# Text section

※ ※ ※

What I remember most from that time is how the veterans looked and the awe they inspired. Sure, they were twice as tall as me and wore spiffy uniforms with medals on the front. Or could be I recall them in light of my own service beginning ten years hence (we trained with the same M1 carbines). I did not see combat during my three-year Army stint, although all too many young men of my generation did, fighting and dying by the unnecessary thousands in Viet Nam for reasons that seemed fuzzy at the time and even more indistinct now.
But some wars clearly are worth fighting. Several years ago, I was fortunate to hear a television interview with a gentleman who was reflecting on a day more than 70 years gone when he and a bunch of others from his generation got hold of the bold idea that they could drive 7,800 well-entrenched enemy soldiers from the cliffs overlooking what came to be called Omaha Beach during the Invasion of Normandy. The Germans held the high ground from which to put their eight artillery bunkers, four big guns, 35 pillboxes, six mortar pits, 18 anti-tank weapons, 85 machine gun nests, 45 rocket launcher sites and six tank turrets to good use. But the Allies had superior numbers and had set out on a must-win mission. The Germans were routed, but the price was catastrophic: two-thousand Allied lives lost at Omaha Beach alone (the landing point that experienced the most resistance). But within two months, all of northern France had been liberated.
It’s hard to imagine the D-Day experience from wave top height: dropping from a heaving LST into water so deep that you choked on the salt and nearly drowned before taking your first steps toward a beach that was so far away that men falling along the shoreline looked like dots in the distance. What thoughts (and heartfelt prayers!) would have worried your mind as you worked your way toward the sand that day, thankful to still be alive but burdened by so much equipment that you could barely keep your footing in the bloody surf as the heavy artillery fire from Allied ships screamed toward shore and death whispered your name from the bluffs above the beach?
“We all gave,” said the old man on TV. “Some gave all.”

※ ※ ※

# Dataset extract
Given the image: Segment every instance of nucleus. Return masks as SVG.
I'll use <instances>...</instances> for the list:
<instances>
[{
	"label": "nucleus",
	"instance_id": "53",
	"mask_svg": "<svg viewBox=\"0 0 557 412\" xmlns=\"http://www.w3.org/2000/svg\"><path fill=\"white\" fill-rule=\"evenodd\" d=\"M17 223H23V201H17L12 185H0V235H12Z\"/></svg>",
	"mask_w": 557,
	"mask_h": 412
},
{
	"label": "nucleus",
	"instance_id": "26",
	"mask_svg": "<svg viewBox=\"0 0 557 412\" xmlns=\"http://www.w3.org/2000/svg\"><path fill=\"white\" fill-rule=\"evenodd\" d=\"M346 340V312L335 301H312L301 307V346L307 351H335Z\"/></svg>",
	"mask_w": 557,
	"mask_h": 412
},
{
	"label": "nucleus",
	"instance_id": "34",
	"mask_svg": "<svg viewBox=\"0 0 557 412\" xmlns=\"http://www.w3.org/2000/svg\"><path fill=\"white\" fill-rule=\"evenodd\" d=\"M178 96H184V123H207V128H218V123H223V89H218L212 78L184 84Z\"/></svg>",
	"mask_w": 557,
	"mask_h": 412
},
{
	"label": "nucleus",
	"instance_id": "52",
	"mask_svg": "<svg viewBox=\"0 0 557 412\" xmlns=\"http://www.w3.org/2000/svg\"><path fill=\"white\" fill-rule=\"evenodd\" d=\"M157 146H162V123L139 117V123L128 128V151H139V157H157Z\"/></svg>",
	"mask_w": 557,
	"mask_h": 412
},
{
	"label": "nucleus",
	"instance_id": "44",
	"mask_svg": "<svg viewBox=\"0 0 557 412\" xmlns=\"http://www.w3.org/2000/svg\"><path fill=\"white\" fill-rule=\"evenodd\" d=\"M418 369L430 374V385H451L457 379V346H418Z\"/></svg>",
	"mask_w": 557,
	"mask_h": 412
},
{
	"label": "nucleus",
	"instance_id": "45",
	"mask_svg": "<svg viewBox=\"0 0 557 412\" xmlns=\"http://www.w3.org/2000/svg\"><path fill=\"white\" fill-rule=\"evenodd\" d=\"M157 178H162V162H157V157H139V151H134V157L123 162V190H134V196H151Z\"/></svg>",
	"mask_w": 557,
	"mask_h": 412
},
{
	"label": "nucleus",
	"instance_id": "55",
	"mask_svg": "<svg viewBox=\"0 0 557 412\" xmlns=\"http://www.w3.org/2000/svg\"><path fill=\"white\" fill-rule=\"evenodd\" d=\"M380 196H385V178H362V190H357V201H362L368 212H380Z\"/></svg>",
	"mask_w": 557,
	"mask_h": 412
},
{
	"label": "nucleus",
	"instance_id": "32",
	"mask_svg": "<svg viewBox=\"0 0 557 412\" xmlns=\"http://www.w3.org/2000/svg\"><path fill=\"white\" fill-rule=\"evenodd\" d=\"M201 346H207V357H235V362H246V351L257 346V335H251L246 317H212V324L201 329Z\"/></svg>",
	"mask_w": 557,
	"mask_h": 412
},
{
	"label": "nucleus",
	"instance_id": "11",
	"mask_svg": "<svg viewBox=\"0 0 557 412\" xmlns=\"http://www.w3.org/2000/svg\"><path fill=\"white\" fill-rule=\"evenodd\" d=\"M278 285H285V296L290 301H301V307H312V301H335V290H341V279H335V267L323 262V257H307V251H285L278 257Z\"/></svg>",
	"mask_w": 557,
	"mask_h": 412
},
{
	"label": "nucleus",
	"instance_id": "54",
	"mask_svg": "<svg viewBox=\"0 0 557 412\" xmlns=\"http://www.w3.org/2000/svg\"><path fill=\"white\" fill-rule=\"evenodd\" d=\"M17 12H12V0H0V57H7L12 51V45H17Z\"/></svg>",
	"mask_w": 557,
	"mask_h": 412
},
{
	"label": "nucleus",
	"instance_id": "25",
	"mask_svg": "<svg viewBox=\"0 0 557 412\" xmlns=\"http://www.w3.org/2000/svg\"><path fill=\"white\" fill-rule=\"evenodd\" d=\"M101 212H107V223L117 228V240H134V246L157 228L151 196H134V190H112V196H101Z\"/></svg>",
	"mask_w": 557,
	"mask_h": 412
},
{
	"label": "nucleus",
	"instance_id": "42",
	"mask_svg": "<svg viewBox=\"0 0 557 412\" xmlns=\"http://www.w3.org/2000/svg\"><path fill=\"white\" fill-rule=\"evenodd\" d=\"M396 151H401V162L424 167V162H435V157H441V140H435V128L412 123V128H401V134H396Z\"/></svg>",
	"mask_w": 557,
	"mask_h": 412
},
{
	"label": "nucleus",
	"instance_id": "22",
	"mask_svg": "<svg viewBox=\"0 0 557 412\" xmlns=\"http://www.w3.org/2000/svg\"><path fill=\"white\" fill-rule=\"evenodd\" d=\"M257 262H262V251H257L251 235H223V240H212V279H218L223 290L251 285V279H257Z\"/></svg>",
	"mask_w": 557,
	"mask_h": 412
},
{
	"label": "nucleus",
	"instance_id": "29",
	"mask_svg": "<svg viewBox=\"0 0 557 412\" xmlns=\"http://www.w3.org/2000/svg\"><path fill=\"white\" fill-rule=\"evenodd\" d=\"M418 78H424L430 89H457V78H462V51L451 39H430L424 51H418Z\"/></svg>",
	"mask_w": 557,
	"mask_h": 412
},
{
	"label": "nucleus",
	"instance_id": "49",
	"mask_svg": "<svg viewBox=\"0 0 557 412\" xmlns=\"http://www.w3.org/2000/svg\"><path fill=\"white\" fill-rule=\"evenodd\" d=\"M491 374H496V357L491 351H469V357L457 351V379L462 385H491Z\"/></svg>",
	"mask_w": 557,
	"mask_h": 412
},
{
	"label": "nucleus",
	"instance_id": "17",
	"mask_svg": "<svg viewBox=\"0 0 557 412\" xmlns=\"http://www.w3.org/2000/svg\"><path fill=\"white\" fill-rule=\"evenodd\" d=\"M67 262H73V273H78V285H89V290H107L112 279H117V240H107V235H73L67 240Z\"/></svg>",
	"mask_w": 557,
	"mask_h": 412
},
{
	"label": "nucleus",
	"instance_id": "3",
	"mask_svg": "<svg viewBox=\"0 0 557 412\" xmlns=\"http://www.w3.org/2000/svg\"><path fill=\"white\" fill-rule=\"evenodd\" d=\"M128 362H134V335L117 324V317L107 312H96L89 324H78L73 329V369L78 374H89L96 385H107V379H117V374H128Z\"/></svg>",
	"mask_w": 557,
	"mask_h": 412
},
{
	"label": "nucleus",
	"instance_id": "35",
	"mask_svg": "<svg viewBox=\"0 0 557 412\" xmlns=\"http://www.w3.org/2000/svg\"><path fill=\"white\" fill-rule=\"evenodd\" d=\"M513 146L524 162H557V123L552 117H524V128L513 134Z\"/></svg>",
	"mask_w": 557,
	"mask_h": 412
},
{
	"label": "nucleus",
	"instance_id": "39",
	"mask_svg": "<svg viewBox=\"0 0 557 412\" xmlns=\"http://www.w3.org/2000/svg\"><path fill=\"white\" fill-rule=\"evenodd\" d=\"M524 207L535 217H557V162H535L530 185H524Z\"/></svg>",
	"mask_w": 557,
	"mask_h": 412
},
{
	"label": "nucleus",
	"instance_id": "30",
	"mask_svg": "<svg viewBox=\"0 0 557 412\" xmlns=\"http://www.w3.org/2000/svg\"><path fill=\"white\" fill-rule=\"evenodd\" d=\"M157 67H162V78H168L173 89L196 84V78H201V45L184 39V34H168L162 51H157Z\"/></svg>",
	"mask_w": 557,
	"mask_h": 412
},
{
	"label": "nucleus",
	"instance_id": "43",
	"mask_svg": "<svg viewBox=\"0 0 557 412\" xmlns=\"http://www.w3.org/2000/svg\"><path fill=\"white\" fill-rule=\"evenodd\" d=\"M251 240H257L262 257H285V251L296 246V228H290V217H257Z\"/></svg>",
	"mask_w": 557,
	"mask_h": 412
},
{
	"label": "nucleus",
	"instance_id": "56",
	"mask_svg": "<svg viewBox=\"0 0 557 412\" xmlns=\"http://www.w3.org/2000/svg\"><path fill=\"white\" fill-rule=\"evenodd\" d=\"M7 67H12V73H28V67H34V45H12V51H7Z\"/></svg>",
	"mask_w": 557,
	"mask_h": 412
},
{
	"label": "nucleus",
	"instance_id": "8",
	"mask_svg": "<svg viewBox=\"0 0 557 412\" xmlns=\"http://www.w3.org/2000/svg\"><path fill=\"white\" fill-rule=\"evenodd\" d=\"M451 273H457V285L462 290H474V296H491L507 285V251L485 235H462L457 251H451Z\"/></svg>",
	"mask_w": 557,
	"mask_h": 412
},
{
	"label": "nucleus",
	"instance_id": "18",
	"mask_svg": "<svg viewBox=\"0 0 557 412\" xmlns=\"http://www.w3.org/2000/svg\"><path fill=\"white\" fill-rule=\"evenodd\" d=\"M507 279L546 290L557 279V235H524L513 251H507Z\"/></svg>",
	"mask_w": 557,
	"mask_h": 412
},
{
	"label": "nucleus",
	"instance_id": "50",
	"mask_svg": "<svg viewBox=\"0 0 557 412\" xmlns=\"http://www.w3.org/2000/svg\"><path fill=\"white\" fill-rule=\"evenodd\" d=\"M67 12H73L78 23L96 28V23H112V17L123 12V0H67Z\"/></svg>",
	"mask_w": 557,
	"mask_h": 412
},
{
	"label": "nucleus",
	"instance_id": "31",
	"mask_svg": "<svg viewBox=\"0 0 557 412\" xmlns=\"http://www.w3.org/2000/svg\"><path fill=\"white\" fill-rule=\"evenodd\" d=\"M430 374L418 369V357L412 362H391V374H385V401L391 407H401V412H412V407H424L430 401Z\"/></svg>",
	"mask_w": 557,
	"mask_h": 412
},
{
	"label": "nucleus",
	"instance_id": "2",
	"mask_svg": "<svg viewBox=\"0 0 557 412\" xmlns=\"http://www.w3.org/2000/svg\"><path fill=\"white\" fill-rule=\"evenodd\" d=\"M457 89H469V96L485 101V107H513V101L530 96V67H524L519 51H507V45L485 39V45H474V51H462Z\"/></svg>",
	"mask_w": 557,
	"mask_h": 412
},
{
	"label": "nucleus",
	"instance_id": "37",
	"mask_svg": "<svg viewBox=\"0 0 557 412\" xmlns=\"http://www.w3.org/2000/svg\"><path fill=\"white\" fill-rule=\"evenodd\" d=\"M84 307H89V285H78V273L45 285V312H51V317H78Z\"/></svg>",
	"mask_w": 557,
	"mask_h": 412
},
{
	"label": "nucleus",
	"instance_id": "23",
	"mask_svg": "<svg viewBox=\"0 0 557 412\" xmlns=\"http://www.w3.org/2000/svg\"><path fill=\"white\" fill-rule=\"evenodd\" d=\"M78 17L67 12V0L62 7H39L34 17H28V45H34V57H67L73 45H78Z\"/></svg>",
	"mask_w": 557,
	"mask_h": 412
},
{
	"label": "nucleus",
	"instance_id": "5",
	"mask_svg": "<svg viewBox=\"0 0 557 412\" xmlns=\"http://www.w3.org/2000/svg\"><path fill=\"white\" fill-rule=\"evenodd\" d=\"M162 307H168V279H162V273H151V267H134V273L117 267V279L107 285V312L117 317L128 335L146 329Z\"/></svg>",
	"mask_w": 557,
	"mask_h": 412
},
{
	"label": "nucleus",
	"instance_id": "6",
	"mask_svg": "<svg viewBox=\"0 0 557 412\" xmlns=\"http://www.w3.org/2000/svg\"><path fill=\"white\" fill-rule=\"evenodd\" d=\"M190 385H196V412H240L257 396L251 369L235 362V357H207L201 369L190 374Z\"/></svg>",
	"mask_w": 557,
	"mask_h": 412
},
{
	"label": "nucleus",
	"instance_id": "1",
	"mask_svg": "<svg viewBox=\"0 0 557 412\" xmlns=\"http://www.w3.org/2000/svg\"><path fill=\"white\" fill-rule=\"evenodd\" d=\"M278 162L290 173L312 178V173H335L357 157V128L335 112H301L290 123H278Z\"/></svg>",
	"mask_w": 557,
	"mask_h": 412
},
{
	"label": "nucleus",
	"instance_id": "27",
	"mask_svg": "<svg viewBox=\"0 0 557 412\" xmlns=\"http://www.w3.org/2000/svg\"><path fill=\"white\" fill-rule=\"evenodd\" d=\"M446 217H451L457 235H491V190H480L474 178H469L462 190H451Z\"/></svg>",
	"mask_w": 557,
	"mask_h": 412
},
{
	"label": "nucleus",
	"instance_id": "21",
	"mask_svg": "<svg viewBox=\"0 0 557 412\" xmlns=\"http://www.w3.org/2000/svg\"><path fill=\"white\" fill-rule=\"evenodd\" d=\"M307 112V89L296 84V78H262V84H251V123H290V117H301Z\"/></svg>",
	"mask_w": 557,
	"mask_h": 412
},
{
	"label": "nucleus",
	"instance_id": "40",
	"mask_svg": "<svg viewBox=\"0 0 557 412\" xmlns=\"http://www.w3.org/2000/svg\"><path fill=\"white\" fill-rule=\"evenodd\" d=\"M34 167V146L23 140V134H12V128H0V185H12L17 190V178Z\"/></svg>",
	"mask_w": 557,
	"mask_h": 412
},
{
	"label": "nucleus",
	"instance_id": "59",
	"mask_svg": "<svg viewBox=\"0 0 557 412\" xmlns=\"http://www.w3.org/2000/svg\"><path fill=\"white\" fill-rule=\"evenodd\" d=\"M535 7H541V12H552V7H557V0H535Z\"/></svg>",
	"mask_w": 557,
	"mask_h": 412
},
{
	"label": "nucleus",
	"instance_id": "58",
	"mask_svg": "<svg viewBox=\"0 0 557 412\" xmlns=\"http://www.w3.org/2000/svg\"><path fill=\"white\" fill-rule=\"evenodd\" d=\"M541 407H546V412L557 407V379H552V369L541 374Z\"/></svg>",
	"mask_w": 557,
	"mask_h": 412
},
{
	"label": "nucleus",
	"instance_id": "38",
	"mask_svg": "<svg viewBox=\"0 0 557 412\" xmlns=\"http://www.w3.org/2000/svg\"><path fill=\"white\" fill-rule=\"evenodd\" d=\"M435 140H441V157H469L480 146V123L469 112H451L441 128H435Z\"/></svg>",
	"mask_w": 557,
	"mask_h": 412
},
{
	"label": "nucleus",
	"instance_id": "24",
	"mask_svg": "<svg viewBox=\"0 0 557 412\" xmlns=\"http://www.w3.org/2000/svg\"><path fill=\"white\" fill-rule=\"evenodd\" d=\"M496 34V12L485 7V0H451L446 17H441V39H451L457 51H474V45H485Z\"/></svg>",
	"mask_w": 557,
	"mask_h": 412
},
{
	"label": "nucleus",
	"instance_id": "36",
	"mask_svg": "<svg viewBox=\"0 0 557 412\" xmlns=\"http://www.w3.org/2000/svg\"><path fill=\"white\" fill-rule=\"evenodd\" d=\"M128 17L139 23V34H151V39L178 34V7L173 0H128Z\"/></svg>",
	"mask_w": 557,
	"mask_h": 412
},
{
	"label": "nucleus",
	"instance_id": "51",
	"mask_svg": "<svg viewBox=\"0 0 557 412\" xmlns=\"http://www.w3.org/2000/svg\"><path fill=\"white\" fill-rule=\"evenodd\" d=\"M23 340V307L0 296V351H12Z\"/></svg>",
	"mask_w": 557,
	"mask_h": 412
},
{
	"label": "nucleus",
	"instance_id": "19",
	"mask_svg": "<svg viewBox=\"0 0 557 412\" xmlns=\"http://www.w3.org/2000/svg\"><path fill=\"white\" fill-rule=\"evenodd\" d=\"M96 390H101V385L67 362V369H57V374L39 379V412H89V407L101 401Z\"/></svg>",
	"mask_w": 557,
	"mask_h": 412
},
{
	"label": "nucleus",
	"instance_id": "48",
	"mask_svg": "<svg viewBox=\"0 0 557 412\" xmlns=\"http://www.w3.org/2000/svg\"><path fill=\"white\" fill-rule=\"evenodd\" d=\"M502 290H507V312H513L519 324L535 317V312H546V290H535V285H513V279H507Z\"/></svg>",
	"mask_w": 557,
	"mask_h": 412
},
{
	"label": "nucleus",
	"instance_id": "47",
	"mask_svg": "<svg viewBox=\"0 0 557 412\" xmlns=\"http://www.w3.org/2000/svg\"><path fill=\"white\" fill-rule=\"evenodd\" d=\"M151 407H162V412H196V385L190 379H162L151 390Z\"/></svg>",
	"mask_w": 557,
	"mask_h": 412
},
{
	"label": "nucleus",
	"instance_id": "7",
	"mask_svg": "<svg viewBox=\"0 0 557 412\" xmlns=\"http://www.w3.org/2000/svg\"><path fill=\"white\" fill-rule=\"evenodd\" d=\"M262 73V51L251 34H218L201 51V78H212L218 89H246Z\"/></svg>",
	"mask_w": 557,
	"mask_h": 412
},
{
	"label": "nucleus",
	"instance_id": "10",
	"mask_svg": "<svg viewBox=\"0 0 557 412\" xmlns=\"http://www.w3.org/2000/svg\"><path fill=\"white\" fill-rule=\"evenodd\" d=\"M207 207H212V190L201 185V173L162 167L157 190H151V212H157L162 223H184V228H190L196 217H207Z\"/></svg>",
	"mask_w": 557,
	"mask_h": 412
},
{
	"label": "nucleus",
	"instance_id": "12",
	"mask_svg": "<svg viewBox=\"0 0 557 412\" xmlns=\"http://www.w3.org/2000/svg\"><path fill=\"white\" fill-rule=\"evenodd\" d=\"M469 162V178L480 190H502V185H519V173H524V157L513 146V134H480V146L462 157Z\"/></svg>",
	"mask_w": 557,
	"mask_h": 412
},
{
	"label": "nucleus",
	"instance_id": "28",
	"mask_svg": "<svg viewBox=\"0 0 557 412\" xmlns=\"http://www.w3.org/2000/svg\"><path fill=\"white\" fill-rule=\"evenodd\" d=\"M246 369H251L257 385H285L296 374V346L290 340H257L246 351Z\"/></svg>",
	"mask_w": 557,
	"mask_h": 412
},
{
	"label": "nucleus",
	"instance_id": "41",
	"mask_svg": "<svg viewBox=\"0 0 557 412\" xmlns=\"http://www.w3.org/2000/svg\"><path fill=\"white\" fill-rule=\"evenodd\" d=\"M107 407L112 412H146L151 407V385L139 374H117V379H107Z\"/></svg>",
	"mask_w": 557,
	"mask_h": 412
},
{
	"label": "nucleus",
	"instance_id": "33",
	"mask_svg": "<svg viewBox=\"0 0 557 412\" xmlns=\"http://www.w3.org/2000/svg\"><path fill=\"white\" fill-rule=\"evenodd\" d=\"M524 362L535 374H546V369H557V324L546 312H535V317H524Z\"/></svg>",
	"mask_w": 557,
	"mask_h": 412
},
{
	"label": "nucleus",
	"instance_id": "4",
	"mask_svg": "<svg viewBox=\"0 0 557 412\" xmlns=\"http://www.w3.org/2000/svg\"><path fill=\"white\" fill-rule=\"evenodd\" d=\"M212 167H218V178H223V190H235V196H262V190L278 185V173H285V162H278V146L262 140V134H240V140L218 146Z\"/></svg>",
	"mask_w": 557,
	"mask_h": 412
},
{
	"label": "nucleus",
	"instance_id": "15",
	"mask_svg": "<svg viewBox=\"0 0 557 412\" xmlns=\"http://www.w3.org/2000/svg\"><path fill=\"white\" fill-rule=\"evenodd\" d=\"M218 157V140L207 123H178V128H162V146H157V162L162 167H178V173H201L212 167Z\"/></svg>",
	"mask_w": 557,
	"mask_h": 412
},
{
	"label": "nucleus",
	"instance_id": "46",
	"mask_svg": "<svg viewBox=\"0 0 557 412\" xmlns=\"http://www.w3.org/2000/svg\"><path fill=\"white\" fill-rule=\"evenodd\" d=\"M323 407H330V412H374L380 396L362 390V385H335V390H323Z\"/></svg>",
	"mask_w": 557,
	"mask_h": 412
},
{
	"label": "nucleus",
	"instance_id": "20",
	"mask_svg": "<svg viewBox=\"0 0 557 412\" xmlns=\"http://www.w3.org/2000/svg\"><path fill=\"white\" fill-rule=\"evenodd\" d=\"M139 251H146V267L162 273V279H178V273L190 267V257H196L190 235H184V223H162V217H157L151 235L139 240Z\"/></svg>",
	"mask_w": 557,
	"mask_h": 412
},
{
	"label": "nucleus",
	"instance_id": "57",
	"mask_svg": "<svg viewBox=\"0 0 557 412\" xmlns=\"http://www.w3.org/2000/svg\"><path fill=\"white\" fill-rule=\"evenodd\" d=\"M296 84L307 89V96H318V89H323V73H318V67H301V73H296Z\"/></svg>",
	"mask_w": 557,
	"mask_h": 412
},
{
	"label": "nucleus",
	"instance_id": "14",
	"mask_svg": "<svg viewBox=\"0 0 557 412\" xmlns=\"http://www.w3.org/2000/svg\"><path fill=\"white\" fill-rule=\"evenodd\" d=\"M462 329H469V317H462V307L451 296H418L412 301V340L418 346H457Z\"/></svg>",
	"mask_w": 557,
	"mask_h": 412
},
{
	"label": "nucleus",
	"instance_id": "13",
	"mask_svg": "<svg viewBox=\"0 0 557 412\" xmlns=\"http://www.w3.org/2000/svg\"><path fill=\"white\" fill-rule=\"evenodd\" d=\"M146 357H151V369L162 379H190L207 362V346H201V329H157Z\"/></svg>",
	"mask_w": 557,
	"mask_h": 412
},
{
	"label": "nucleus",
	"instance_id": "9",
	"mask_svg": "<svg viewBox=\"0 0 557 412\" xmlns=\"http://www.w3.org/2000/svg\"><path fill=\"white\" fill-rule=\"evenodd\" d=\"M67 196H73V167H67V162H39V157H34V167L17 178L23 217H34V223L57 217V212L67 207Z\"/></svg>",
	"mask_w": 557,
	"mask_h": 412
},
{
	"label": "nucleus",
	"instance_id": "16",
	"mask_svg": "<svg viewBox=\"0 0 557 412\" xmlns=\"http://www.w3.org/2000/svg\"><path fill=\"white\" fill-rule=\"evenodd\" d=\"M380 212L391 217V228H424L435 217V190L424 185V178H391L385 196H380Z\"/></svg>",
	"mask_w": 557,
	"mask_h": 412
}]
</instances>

※ ※ ※

# Stated task A
In the D-Day essay, how many enemy soldiers held the cliffs overlooking Omaha Beach?
# Stated task B
Rewrite the part of the D-Day essay that opens with the words containing "It’s hard to" and closes with "above the beach?", putting "landing craft" in place of "LST".

# Full answer A
7,800

# Full answer B
It’s hard to imagine the D-Day experience from wave top height: dropping from a heaving landing craft into water so deep that you choked on the salt and nearly drowned before taking your first steps toward a beach that was so far away that men falling along the shoreline looked like dots in the distance. What thoughts (and heartfelt prayers!) would have worried your mind as you worked your way toward the sand that day, thankful to still be alive but burdened by so much equipment that you could barely keep your footing in the bloody surf as the heavy artillery fire from Allied ships screamed toward shore and death whispered your name from the bluffs above the beach?